Among their alleged purchases: gold coins, silver bullion and a Bentley. (That’s a car, not the name of a butler.) More than 40 San Diego County residents are thought to have been caught up in the scam. (KPBS)

• Stogie-gate continues: Rep. Brian Bilbray has been under fire for sponsoring a cigar club for congressional staffers that became popular among lobbyists. (Apparently, they would go have a smoke and buttonhole people. Imagine!) Now, the U-T now reports that Bilbray gave significant support to several bills linked to clients of the lobbyists.

• A few months ago, a legal flap erupted over whether protesters had a right to bike nude through the streets of San Diego as part of the World Naked Bike Ride.
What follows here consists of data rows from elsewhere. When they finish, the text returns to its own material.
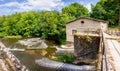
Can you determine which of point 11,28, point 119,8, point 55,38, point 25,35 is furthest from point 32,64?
point 11,28

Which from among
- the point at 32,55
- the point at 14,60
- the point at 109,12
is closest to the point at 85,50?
the point at 32,55

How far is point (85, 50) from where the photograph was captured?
25250mm

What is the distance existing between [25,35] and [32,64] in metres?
28.6

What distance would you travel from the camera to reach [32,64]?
25250mm

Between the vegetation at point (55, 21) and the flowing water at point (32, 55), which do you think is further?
the vegetation at point (55, 21)

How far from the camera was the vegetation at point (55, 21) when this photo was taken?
41906 millimetres

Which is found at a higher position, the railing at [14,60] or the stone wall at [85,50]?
the railing at [14,60]

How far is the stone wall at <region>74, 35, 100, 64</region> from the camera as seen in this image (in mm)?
24766

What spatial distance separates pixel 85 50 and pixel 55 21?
20.0m

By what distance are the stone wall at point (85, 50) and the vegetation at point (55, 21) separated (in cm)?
1219

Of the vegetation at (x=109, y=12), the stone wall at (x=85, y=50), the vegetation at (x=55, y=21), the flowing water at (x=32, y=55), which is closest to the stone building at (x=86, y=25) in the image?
the stone wall at (x=85, y=50)

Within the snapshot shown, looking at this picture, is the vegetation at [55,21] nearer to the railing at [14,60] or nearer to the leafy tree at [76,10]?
the leafy tree at [76,10]

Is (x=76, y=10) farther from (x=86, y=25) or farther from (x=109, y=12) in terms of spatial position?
(x=86, y=25)

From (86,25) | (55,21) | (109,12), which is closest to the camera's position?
(86,25)
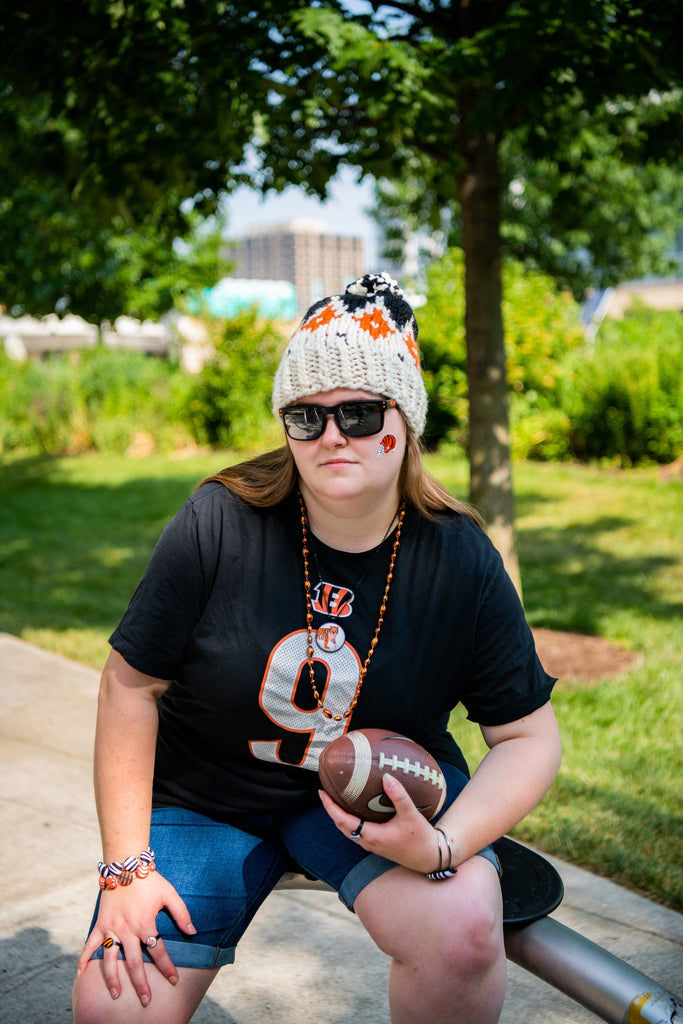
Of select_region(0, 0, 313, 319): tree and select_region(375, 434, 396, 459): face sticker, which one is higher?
select_region(0, 0, 313, 319): tree

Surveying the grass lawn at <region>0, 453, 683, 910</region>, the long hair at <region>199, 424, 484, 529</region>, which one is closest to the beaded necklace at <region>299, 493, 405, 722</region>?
the long hair at <region>199, 424, 484, 529</region>

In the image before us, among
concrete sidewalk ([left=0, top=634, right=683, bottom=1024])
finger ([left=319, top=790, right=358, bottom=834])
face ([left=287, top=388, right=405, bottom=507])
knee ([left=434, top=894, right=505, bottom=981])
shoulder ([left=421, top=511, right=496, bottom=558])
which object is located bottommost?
concrete sidewalk ([left=0, top=634, right=683, bottom=1024])

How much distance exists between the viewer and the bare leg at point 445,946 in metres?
1.69

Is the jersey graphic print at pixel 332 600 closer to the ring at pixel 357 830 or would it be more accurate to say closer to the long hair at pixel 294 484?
the long hair at pixel 294 484

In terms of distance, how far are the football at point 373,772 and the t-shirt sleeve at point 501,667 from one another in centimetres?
19

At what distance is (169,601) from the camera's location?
6.18ft

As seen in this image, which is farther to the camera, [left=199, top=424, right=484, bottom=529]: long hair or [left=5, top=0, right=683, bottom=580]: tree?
[left=5, top=0, right=683, bottom=580]: tree

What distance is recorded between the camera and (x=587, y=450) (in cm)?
1165

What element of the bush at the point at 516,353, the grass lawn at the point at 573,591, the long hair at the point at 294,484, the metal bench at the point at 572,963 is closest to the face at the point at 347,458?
the long hair at the point at 294,484

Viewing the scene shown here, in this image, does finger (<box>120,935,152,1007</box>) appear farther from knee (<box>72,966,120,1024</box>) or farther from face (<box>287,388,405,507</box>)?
face (<box>287,388,405,507</box>)

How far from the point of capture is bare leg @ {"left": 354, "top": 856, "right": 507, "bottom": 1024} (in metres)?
1.69

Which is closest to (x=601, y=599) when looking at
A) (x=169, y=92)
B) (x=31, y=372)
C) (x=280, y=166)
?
(x=280, y=166)

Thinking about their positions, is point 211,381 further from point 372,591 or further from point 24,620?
point 372,591

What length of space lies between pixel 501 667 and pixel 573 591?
4.59 m
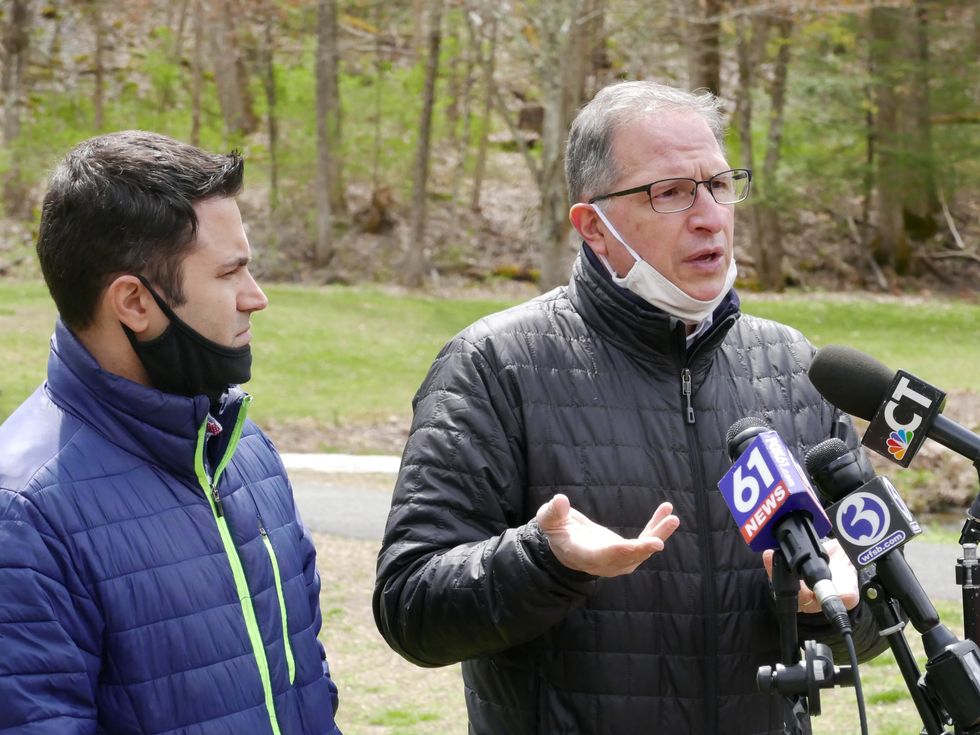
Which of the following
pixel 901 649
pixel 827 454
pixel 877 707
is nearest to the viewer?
pixel 901 649

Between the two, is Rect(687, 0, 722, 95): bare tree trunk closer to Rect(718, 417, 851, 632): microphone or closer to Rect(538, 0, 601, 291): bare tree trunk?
Rect(538, 0, 601, 291): bare tree trunk

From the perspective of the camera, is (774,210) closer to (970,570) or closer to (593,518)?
(593,518)

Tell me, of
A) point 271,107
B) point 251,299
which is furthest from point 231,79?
point 251,299

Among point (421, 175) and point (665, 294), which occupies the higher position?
point (665, 294)

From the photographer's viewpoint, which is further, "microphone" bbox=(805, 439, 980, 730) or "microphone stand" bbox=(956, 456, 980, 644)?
"microphone stand" bbox=(956, 456, 980, 644)

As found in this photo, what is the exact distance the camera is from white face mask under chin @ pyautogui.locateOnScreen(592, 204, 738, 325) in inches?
119

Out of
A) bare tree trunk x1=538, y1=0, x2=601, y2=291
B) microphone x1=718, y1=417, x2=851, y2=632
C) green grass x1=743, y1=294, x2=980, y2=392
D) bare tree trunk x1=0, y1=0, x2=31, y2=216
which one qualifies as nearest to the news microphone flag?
microphone x1=718, y1=417, x2=851, y2=632

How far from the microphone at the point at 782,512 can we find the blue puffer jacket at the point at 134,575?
3.42 ft

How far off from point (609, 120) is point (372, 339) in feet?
63.3

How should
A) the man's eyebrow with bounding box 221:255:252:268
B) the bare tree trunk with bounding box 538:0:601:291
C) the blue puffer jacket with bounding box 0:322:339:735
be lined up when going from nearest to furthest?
the blue puffer jacket with bounding box 0:322:339:735 < the man's eyebrow with bounding box 221:255:252:268 < the bare tree trunk with bounding box 538:0:601:291

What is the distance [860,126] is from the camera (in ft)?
101

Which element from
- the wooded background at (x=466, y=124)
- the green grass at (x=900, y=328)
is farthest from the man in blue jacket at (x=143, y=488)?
the wooded background at (x=466, y=124)

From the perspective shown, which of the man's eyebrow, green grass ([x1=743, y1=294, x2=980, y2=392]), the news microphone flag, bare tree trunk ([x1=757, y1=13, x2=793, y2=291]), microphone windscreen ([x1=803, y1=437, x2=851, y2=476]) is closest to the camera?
the news microphone flag

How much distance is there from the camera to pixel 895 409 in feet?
7.56
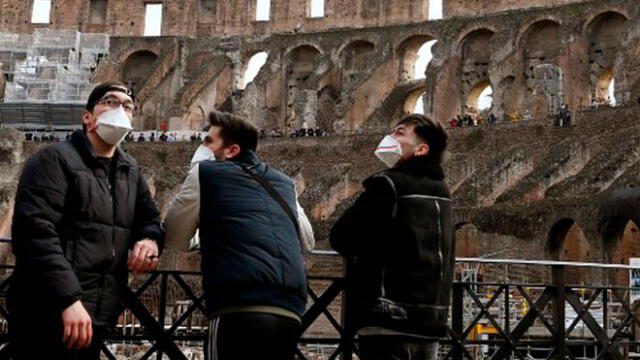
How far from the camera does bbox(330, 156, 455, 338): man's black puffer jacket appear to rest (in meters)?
4.17

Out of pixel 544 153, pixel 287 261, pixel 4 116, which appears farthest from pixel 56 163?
pixel 4 116

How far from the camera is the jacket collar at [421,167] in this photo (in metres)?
4.38

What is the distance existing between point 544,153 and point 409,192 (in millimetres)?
23064

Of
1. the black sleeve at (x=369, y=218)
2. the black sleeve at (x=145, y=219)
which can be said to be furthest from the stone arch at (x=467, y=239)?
the black sleeve at (x=145, y=219)

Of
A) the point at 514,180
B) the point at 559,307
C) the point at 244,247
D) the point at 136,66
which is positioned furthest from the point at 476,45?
the point at 244,247

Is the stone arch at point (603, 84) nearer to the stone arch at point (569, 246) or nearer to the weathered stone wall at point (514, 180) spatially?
the weathered stone wall at point (514, 180)

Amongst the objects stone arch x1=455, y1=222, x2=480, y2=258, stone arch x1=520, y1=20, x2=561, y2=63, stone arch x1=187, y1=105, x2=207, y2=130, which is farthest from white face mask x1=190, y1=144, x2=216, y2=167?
stone arch x1=187, y1=105, x2=207, y2=130

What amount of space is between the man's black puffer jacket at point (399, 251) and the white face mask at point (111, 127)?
1.20 m

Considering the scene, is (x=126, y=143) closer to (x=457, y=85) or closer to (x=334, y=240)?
(x=457, y=85)

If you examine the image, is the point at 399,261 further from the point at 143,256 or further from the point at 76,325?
the point at 76,325

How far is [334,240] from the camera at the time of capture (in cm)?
432

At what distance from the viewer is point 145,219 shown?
438cm

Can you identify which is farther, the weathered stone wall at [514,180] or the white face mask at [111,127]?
the weathered stone wall at [514,180]

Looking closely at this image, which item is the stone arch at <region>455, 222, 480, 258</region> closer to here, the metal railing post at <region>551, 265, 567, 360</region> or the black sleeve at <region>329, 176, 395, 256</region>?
the metal railing post at <region>551, 265, 567, 360</region>
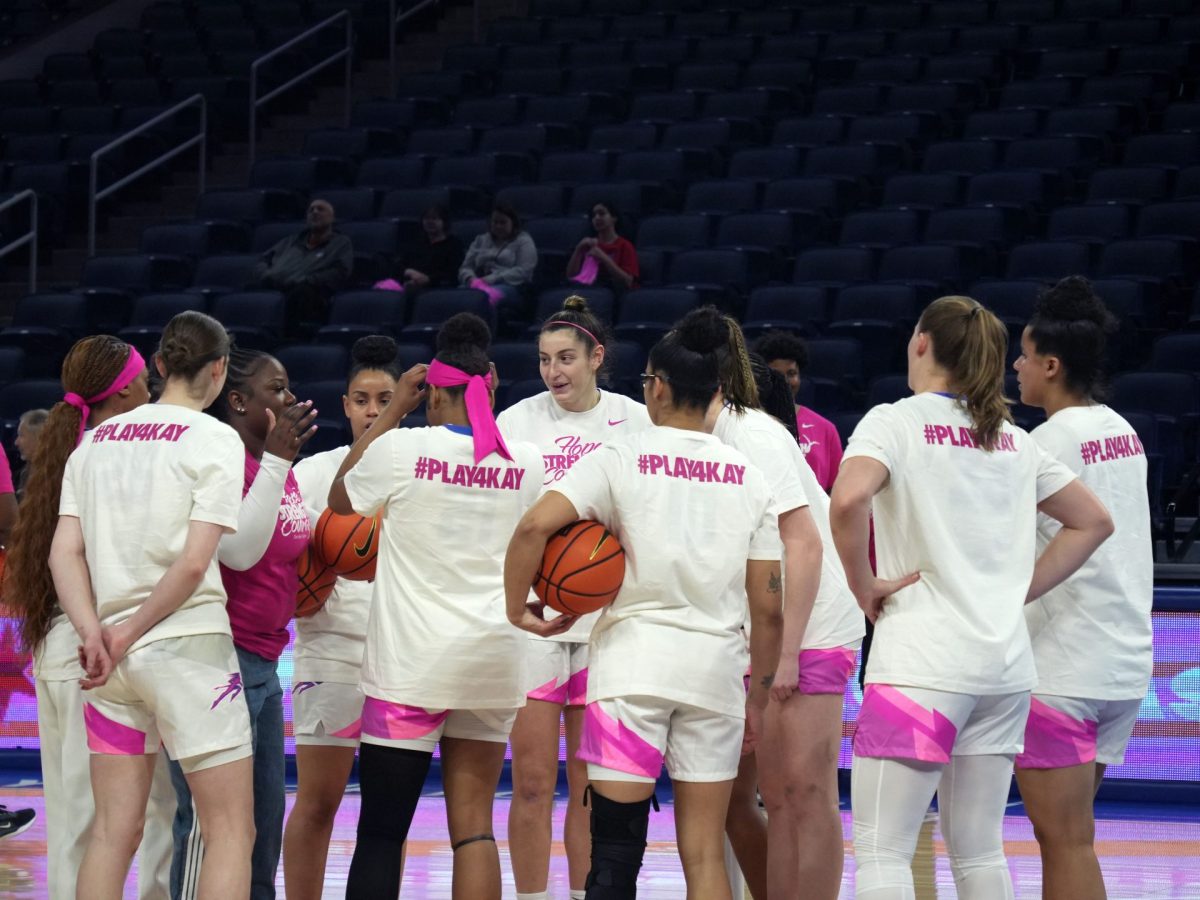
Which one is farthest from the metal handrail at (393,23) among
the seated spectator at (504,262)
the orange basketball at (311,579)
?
the orange basketball at (311,579)

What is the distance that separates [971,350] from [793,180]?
308 inches

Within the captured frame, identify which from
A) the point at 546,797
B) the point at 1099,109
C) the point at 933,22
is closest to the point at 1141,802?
the point at 546,797

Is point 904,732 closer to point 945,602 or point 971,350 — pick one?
point 945,602

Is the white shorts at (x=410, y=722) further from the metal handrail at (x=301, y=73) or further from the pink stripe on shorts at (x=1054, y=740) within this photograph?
the metal handrail at (x=301, y=73)

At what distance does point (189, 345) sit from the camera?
12.6ft

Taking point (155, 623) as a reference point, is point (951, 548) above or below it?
above

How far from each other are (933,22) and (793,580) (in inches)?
431

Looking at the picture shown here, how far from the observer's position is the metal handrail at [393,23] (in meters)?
14.8

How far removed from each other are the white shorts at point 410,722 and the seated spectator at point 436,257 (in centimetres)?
718

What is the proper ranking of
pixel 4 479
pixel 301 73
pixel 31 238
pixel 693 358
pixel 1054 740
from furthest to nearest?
pixel 301 73
pixel 31 238
pixel 4 479
pixel 1054 740
pixel 693 358

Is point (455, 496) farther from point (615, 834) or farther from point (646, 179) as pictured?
point (646, 179)

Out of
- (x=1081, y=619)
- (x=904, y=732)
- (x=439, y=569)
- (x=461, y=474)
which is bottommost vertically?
(x=904, y=732)

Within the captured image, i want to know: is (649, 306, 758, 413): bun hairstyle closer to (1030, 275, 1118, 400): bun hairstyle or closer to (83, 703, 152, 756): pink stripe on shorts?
(1030, 275, 1118, 400): bun hairstyle

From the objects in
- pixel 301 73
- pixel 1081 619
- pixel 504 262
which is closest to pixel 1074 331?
pixel 1081 619
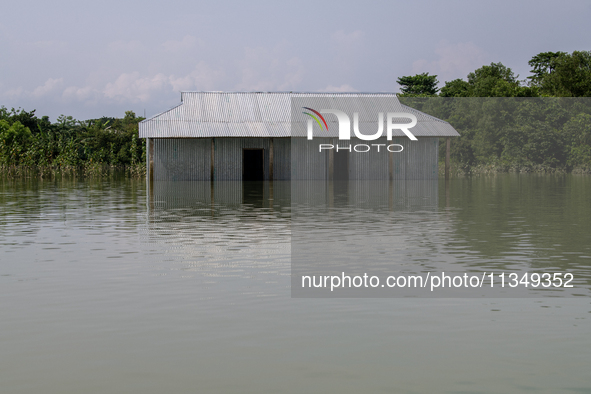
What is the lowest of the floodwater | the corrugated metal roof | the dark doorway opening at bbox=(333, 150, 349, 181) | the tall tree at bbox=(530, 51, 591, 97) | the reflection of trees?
the floodwater

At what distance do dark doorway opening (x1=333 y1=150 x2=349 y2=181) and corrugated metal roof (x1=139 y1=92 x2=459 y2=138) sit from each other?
61.5 inches

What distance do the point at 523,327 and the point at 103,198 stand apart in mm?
21711

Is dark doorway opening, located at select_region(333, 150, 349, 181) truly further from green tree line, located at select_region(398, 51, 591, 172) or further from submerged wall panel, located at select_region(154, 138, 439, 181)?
green tree line, located at select_region(398, 51, 591, 172)

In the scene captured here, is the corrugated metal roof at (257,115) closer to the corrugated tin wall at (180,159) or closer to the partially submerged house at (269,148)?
the partially submerged house at (269,148)

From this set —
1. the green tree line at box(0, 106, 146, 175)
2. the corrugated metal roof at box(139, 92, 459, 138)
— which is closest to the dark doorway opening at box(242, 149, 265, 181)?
the corrugated metal roof at box(139, 92, 459, 138)

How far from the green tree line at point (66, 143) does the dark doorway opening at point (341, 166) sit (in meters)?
16.4

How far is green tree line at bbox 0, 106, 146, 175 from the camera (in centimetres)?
5056

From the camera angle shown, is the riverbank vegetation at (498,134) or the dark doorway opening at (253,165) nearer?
the dark doorway opening at (253,165)

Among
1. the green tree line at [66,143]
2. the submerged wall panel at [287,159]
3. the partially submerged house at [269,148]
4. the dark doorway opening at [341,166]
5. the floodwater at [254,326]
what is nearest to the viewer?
the floodwater at [254,326]

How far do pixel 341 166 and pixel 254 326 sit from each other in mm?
34661

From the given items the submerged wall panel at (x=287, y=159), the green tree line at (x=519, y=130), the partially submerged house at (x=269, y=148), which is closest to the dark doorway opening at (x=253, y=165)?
the partially submerged house at (x=269, y=148)

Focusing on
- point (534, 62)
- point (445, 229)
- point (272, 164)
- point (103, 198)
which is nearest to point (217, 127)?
point (272, 164)

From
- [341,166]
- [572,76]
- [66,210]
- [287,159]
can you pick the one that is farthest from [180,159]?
[572,76]

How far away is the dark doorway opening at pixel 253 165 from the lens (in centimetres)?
4138
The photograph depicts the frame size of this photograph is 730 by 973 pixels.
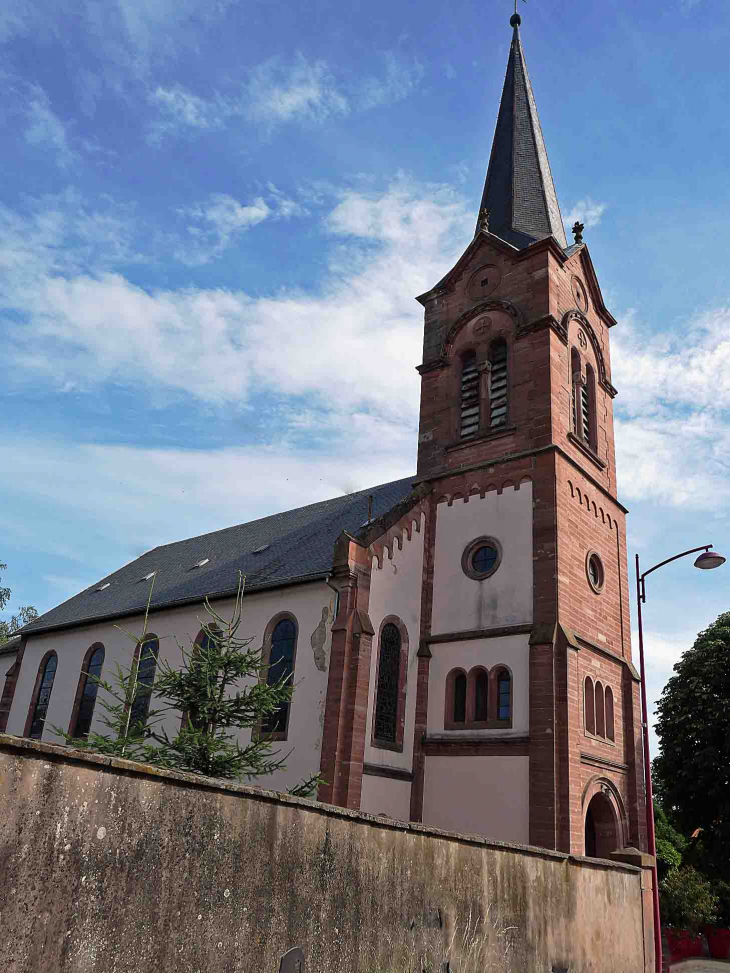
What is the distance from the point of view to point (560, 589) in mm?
18766

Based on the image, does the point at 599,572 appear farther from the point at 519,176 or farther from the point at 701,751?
the point at 519,176

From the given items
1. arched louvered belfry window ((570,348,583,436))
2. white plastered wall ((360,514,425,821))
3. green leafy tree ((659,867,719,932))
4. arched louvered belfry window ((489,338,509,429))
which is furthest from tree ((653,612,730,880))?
arched louvered belfry window ((489,338,509,429))

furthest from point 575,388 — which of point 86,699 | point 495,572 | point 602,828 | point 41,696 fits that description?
point 41,696

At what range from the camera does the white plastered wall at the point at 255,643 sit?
1805 cm

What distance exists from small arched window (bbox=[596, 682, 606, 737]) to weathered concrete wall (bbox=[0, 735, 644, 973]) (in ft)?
36.6

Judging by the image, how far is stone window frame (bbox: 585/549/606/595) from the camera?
20586 mm

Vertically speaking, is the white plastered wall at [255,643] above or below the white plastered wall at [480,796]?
above

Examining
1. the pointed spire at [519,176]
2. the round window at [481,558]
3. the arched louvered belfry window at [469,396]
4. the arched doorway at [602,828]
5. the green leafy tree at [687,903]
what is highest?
the pointed spire at [519,176]

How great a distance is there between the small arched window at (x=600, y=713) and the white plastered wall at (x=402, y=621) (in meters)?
4.53

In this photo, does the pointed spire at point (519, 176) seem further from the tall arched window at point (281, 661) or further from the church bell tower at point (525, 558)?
the tall arched window at point (281, 661)

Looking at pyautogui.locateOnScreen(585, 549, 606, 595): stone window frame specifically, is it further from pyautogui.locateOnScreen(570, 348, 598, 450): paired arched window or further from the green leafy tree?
the green leafy tree

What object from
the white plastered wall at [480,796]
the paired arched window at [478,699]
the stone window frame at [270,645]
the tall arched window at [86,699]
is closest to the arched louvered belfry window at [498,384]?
the paired arched window at [478,699]

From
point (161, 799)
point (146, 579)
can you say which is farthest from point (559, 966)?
point (146, 579)

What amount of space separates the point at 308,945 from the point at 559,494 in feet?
49.8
They couldn’t, the city said, and they didn’t (although they wore as little as possible).

No so in Philadelphia: More than 1,000 people flocked to its version of the ride last weekend, many wearing nothing more than sneakers. That sure takes some courage (and a handy supply of after-ride Band-aids).

• Finally: The 60-year-old Jerry Sanders is scheduled to give an award to the rock band Iron Butterfly at the San Diego Music Awards next Sunday, the U-T reports.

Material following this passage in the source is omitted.